Data:
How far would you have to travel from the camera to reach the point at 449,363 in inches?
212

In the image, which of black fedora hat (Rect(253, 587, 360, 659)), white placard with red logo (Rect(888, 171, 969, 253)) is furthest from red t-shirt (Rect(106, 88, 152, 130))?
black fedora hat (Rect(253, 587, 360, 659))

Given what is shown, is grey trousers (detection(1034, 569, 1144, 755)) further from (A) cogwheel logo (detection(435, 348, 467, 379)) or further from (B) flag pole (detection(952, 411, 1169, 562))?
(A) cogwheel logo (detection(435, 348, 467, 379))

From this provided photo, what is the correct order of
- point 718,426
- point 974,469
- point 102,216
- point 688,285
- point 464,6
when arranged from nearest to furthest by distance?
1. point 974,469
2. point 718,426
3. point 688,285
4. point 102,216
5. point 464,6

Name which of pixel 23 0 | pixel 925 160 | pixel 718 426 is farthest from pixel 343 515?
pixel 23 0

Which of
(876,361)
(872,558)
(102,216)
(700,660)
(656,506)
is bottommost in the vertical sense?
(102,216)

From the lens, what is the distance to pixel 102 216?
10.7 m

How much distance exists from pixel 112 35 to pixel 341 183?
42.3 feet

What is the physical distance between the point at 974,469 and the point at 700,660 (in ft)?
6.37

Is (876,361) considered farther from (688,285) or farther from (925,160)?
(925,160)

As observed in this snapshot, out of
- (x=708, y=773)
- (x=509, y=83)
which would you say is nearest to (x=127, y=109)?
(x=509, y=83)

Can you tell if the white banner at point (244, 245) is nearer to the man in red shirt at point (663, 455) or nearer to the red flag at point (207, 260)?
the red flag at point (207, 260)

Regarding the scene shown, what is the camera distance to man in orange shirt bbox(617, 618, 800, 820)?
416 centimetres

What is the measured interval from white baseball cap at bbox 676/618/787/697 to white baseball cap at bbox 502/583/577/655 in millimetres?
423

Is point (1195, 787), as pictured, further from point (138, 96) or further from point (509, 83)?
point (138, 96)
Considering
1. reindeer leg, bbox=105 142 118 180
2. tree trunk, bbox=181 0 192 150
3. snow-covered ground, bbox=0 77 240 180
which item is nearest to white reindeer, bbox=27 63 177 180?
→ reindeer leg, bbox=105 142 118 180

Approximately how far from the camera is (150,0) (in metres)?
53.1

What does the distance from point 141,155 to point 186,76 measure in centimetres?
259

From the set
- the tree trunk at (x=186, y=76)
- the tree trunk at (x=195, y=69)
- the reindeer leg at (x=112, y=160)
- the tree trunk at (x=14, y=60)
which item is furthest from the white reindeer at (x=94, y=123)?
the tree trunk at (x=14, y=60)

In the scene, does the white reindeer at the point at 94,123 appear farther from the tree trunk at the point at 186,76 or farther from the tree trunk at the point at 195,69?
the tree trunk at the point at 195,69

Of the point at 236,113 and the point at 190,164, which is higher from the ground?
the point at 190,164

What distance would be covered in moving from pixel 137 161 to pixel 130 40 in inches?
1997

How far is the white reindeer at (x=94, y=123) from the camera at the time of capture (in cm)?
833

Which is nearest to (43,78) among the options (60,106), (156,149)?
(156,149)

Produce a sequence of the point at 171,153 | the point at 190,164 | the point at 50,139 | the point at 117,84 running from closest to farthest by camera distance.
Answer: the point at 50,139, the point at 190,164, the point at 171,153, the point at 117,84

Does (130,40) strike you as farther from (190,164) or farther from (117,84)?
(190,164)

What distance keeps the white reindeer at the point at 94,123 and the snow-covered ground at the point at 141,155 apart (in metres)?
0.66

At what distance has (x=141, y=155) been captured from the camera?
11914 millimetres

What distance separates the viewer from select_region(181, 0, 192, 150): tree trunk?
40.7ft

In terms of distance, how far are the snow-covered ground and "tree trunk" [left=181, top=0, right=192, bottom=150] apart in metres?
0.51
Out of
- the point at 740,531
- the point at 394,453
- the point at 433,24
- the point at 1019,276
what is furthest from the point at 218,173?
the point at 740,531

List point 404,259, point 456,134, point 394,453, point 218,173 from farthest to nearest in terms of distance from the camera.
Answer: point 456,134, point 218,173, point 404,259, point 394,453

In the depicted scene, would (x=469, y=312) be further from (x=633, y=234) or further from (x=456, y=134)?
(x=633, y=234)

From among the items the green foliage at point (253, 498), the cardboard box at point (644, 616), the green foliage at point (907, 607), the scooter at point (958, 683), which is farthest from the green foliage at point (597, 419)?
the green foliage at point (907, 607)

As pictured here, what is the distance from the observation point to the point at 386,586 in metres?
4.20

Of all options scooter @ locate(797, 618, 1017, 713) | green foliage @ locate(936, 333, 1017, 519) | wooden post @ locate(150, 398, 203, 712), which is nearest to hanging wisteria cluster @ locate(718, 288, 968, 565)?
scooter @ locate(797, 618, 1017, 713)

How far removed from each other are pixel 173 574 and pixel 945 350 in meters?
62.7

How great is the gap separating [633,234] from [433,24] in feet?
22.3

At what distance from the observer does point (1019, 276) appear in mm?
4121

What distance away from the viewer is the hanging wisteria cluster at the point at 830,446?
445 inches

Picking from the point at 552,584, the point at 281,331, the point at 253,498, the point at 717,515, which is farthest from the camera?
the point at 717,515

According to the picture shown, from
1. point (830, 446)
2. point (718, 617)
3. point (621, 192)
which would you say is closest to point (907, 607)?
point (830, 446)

Directions for this task:
Output the data above exactly, please, line for line.

Exercise response:
How far would you have to travel from the camera to reach the point at 449,363 in inches?
212

In the image, which of black fedora hat (Rect(253, 587, 360, 659)), white placard with red logo (Rect(888, 171, 969, 253)) is furthest from red t-shirt (Rect(106, 88, 152, 130))?
black fedora hat (Rect(253, 587, 360, 659))

Given what is shown, is grey trousers (detection(1034, 569, 1144, 755)) further from (A) cogwheel logo (detection(435, 348, 467, 379)) or further from (B) flag pole (detection(952, 411, 1169, 562))?
(A) cogwheel logo (detection(435, 348, 467, 379))

From this provided photo, what is the correct order of
- point 718,426
- point 974,469
- point 102,216
- point 688,285
- point 464,6
when arranged from nearest to furthest by distance?
1. point 974,469
2. point 718,426
3. point 688,285
4. point 102,216
5. point 464,6

Name which of pixel 23 0 | pixel 925 160 | pixel 718 426 is farthest from pixel 343 515?
pixel 23 0

Which of
(876,361)
(872,558)
(102,216)
(700,660)
(656,506)
is bottommost in the vertical sense?
(102,216)

From the lens, what is the distance to pixel 102 216?
10.7 m

How much distance exists from pixel 112 35 to pixel 341 183?
42.3 feet

What is the physical distance between the point at 974,469 and the point at 700,660 (in ft)?
6.37

Is (876,361) considered farther from (688,285) or farther from (925,160)?
(925,160)

As observed in this snapshot, out of
- (x=708, y=773)
- (x=509, y=83)
which would you say is nearest to (x=127, y=109)?
(x=509, y=83)

Can you tell if the white banner at point (244, 245) is nearer to the man in red shirt at point (663, 455) or nearer to the red flag at point (207, 260)?
the red flag at point (207, 260)

Regarding the scene shown, what is the camera distance to man in orange shirt bbox(617, 618, 800, 820)?
416 centimetres

What is the measured interval from white baseball cap at bbox 676/618/787/697 to white baseball cap at bbox 502/583/577/655 in millimetres?
423

Is point (1195, 787), as pictured, further from point (138, 96) or further from point (509, 83)?
point (138, 96)
Considering
1. reindeer leg, bbox=105 142 118 180
2. tree trunk, bbox=181 0 192 150
3. snow-covered ground, bbox=0 77 240 180
which item is nearest to white reindeer, bbox=27 63 177 180?
→ reindeer leg, bbox=105 142 118 180

Approximately how far from the camera is (150,0) (in metres)?
53.1

What does the distance from point 141,155 to point 186,76 measure in centimetres?
259

From the set
- the tree trunk at (x=186, y=76)
- the tree trunk at (x=195, y=69)
- the reindeer leg at (x=112, y=160)
- the tree trunk at (x=14, y=60)
which item is furthest from the white reindeer at (x=94, y=123)?
the tree trunk at (x=14, y=60)

In the scene, does the white reindeer at the point at 94,123 appear farther from the tree trunk at the point at 186,76 or farther from the tree trunk at the point at 195,69?
the tree trunk at the point at 195,69

Of the point at 236,113 and the point at 190,164, which is higher from the ground?
the point at 190,164

What distance would be covered in moving from pixel 137 161 to pixel 130 40 in inches?
1997

How far is the white reindeer at (x=94, y=123) from the camera at the time of capture (in cm)?
833

Which is nearest to (43,78) among the options (60,106), (156,149)?
(156,149)

Produce a sequence of the point at 171,153 | the point at 190,164 | the point at 50,139 | the point at 117,84 running from closest to farthest by camera distance.
Answer: the point at 50,139, the point at 190,164, the point at 171,153, the point at 117,84

Does (130,40) strike you as farther from (190,164) or farther from (117,84)?
(190,164)

What distance keeps the white reindeer at the point at 94,123 and the snow-covered ground at the point at 141,155 apart (in metres)?
0.66

At what distance has (x=141, y=155) been captured from the camera?
11914 millimetres

What distance separates the viewer from select_region(181, 0, 192, 150): tree trunk?
40.7ft

In terms of distance, how far are the snow-covered ground and "tree trunk" [left=181, top=0, right=192, bottom=150] apart in metres?
0.51
Out of
- the point at 740,531
- the point at 394,453
- the point at 433,24
- the point at 1019,276
what is furthest from the point at 218,173?
the point at 740,531

List point 404,259, point 456,134, point 394,453, point 218,173 from farthest to nearest in terms of distance from the camera.
Answer: point 456,134, point 218,173, point 404,259, point 394,453

In the depicted scene, would (x=469, y=312) be further from (x=633, y=234) or further from (x=456, y=134)?
(x=633, y=234)

From among the items the green foliage at point (253, 498), the cardboard box at point (644, 616), the green foliage at point (907, 607), the scooter at point (958, 683), which is farthest from the green foliage at point (597, 419)?
the green foliage at point (907, 607)

As pictured here, what is the distance from the observation point to the point at 386,586 in metres?
4.20

Of all options scooter @ locate(797, 618, 1017, 713) | green foliage @ locate(936, 333, 1017, 519) | wooden post @ locate(150, 398, 203, 712), which is nearest to hanging wisteria cluster @ locate(718, 288, 968, 565)?
scooter @ locate(797, 618, 1017, 713)

How far removed from each other are pixel 173 574 and pixel 945 350 in meters?
62.7

How great is the gap separating [633,234] from [433,24] in feet?
22.3

At what distance from the observer does point (1019, 276) appear in mm?
4121

What distance away from the viewer is the hanging wisteria cluster at the point at 830,446?
445 inches

Picking from the point at 552,584, the point at 281,331, the point at 253,498, the point at 717,515, which is farthest from the camera?
the point at 717,515

According to the picture shown, from
1. point (830, 446)
2. point (718, 617)
3. point (621, 192)
which would you say is closest to point (907, 607)?
point (830, 446)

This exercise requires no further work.